■ Passage given:
====================
Will tomorrow, not home right now so it would be inconvenient. 

Sent from my Moto Z using Tapatalk


----------



## Alyxandra (Feb 11, 2017)

I bought an Italian Val about two weeks ago and it's already going crazy. One little plant is now four plants and I think I MIGHT see a fifth poking up. They seem to be growing by an inch per day. I do have dirt under a sand cap with osmocote+ under the soil. That is one happy plant. I'll have to think about adding water sprite to my wish list. I have some java moss as well, and it's growing quite a bit, but has browned in a few spots. I'm thinking I might need to add liquid ferts. There's also an anubias, but I think the rhizome had gotten buried and it's not doing well.
====================
■ Given material:
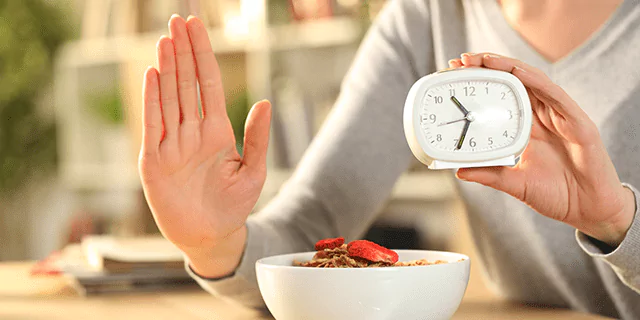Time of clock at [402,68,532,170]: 10:33
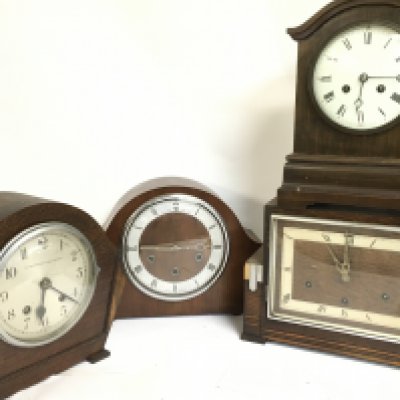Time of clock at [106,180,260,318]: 2:45
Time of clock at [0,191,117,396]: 6:21
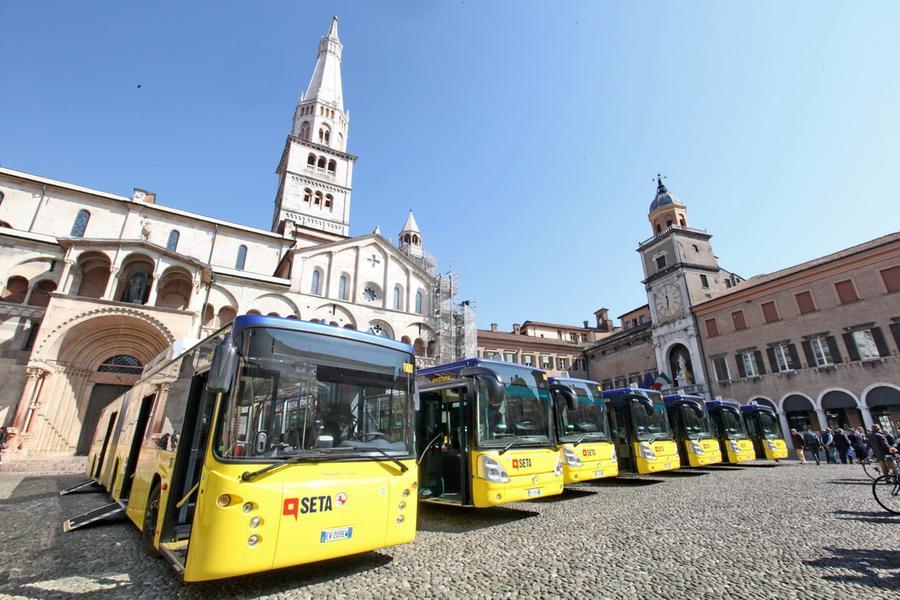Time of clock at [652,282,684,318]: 11:32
====================
■ Task set:
(1) Write out the aquarium plant thread from "I bought an" up to and including "not doing well.".
(2) Write what comes next in the aquarium plant thread, picking up after its final sentence.

■ Outputs by task:
(1)
I bought an Italian Val about two weeks ago and it's already going crazy. One little plant is now four plants and I think I MIGHT see a fifth poking up. They seem to be growing by an inch per day. I do have dirt under a sand cap with osmocote+ under the soil. That is one happy plant. I'll have to think about adding water sprite to my wish list. I have some java moss as well, and it's growing quite a bit, but has browned in a few spots. I'm thinking I might need to add liquid ferts. There's also an anubias, but I think the rhizome had gotten buried and it's not doing well.

(2)
----------



## Alyxandra (Feb 11, 2017)

Okay, if I want to upgrade the lighting on my 29 gallon tank, which of these do you think would work best for me?

http://www.drsfostersmith.com/product/prod_display.cfm…
or
https://www.marineandreef.com/Aqueon_OptiBrigh…/res15721.htm
or
http://www.marineandreef.com/Lifegard_Aquatics…/rrl31591.htm

And would I need just one strip, or would two be better?

If you have something better to suggest, please feel free.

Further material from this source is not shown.